The essential task of reservoir characterization is to predict elastic/petrophysical parameters or facies from observed seismic data and evaluate their uncertainty. Deep learning-based methods gain great popularity because of their powerful ability to obtain exact solutions for geophysical inverse problems. However, those deep learning methods that use seismic data as the only input lead to difficult training and unstable inversion results (i.e., transverse discontinuity or geologic unreliability). In such circumstances, it is beneficial if prior knowledge of the model domain can be incorporated into the deep learning framework. Therefore, we have developed prior-based loss functions in the learning step of the deep learning models to ensure that the predictions find low errors on the training sets and that their results are consistent with the known prior.

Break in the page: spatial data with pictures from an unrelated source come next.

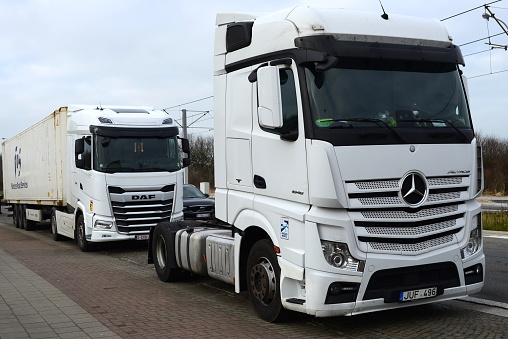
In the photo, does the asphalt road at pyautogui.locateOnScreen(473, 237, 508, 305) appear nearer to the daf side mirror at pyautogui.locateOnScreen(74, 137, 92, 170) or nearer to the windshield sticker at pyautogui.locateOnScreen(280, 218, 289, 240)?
the windshield sticker at pyautogui.locateOnScreen(280, 218, 289, 240)

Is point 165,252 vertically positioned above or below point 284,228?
below

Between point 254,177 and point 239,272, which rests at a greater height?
point 254,177

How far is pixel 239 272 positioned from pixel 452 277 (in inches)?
95.0

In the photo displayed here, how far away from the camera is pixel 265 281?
6.94 m

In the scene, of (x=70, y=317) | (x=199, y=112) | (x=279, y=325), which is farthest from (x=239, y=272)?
(x=199, y=112)

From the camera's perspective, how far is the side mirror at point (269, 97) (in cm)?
631

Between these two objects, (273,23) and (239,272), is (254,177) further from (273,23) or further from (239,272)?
(273,23)

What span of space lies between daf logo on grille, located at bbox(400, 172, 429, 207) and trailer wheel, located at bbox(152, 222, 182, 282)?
177 inches

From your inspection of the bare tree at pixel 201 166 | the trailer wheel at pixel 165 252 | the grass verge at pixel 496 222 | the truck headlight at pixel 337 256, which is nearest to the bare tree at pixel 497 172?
the bare tree at pixel 201 166

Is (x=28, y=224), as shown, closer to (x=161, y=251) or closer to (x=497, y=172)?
(x=161, y=251)

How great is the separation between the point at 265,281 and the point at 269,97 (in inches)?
80.1

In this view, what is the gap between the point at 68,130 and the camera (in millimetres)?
15906

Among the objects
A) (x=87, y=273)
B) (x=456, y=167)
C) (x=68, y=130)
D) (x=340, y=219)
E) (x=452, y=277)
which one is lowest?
(x=87, y=273)

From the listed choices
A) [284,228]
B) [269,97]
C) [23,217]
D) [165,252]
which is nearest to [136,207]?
[165,252]
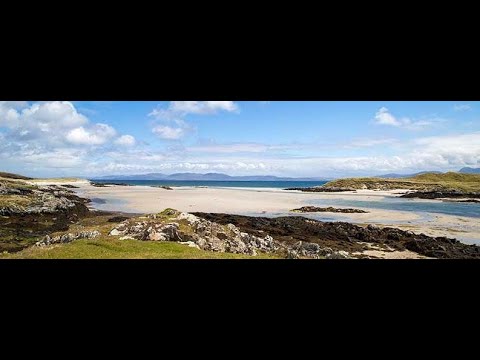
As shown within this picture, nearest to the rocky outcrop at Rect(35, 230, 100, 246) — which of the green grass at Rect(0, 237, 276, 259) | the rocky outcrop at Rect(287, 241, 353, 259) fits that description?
the green grass at Rect(0, 237, 276, 259)

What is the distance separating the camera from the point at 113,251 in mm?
13195

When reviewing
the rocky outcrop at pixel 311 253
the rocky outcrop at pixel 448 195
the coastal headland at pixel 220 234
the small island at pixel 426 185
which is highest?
the small island at pixel 426 185

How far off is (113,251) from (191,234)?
601 cm

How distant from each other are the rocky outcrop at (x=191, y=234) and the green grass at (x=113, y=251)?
2.38 m

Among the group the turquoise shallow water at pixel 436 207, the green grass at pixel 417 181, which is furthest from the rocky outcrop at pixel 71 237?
the green grass at pixel 417 181

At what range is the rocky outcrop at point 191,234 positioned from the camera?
57.0 feet

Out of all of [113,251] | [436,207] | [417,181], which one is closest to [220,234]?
[113,251]

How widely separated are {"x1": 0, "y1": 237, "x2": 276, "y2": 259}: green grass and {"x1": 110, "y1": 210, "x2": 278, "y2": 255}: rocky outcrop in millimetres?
2385

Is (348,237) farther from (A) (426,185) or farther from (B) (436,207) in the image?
(A) (426,185)

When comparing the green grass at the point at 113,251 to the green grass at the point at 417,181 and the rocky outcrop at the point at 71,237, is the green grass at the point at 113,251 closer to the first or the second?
the rocky outcrop at the point at 71,237
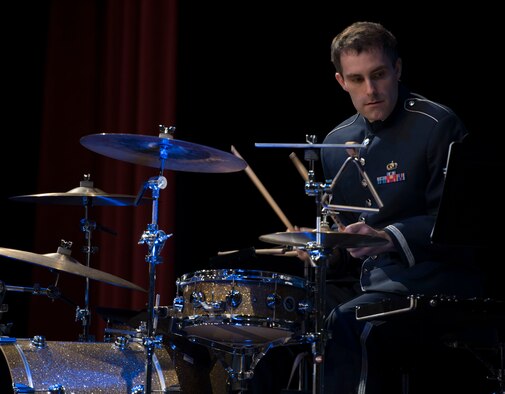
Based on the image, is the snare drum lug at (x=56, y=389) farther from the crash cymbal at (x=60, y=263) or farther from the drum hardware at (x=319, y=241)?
the drum hardware at (x=319, y=241)

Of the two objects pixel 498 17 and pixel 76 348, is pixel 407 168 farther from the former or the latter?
pixel 76 348

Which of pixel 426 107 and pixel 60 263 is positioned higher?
pixel 426 107

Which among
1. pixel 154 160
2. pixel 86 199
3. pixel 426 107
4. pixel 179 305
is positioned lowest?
pixel 179 305

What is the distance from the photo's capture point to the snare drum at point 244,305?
3.03 meters

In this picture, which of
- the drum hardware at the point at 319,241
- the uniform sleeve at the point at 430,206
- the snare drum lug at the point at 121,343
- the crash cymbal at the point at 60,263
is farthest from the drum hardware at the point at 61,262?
the uniform sleeve at the point at 430,206

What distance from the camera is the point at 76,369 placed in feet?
10.7

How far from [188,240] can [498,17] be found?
1.91 metres

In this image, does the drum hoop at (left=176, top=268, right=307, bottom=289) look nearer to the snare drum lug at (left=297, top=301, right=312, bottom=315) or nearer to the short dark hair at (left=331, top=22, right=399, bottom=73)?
the snare drum lug at (left=297, top=301, right=312, bottom=315)

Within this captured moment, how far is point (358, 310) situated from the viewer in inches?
103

In addition, the Monte Carlo dropout (MC-dropout) technique is introduced for the quantitative assessment of the uncertainty of the prediction results. We determine the effectiveness of our framework in the application of prestack seismic inversion, in which the initial model built from well-log interpolation is used to design the prior-based loss function. We first perform extensive experiments on the synthetic data and find that our method can yield more stable and reliable results compared with traditional methods. Combined with the transfer learning strategy, the application to real data further demonstrates that our deep learning framework obtains more reasonable inversion results with more horizontal continuity and greater geologic reliability than traditional approaches.